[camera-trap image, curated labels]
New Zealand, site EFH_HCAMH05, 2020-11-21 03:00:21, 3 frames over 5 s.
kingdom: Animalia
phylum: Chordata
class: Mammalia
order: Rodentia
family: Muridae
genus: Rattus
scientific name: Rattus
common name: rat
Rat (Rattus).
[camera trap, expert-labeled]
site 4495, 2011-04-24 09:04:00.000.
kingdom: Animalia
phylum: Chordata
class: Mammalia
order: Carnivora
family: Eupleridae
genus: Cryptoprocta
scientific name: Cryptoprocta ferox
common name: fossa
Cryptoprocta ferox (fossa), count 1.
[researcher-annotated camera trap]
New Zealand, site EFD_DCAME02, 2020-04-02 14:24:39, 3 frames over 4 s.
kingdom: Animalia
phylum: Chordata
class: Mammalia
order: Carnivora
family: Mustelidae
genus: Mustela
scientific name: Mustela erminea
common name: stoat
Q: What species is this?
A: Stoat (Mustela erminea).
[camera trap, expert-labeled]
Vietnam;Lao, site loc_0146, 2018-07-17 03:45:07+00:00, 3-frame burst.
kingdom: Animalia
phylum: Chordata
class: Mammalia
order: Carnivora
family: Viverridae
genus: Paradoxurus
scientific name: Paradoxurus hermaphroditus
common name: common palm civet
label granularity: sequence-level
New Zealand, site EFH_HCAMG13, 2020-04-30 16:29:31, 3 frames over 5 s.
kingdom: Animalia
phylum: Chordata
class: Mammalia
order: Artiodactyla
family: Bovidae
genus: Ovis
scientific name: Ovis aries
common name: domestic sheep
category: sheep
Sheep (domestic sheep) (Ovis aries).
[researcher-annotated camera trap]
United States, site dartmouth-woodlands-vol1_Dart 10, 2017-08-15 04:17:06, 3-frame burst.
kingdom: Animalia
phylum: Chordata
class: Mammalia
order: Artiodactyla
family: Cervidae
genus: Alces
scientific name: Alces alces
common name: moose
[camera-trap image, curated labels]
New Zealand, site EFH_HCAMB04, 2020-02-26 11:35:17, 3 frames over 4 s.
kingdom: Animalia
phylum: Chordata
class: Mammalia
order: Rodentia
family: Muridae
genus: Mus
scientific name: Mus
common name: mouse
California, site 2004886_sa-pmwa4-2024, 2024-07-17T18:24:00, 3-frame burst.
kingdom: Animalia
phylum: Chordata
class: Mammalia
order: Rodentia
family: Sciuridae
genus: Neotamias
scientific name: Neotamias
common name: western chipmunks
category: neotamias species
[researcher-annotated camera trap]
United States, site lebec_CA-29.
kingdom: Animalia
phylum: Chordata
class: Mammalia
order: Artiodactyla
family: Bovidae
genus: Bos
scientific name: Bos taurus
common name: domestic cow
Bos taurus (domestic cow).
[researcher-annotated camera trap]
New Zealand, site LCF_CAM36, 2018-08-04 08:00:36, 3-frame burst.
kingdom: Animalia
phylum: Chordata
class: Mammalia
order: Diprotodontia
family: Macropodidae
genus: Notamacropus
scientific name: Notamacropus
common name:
★ ★ ★
### [WORK TASK]
Provide only the number of lines in the material above that contain the word "Zealand".

### [ANSWER FOR THIS EXERCISE]
5